**Activity:** Return a copy of every line in the records that includes the word "this".

::: Exercise input

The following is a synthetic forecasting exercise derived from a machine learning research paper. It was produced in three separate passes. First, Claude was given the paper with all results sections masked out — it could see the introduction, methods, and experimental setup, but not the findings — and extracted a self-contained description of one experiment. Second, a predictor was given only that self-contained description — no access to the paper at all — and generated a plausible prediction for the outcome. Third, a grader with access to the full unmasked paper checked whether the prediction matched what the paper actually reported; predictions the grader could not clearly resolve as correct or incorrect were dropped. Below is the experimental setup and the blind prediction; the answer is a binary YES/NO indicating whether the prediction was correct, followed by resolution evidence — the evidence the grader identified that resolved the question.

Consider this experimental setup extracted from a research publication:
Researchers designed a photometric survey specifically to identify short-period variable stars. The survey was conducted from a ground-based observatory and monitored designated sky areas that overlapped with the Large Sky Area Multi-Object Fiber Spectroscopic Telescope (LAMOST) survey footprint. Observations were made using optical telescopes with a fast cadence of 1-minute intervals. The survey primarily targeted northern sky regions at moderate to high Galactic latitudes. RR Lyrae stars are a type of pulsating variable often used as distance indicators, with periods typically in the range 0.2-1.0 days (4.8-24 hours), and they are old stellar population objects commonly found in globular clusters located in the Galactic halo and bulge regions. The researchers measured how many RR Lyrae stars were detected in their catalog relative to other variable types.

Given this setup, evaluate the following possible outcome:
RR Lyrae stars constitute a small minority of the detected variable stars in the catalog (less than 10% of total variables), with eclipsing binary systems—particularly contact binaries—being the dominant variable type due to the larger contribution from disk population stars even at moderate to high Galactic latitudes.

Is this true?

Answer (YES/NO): YES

::::::

**Exercise solution:**
Consider this experimental setup extracted from a research publication:
Given this setup, evaluate the following possible outcome:
Is this true?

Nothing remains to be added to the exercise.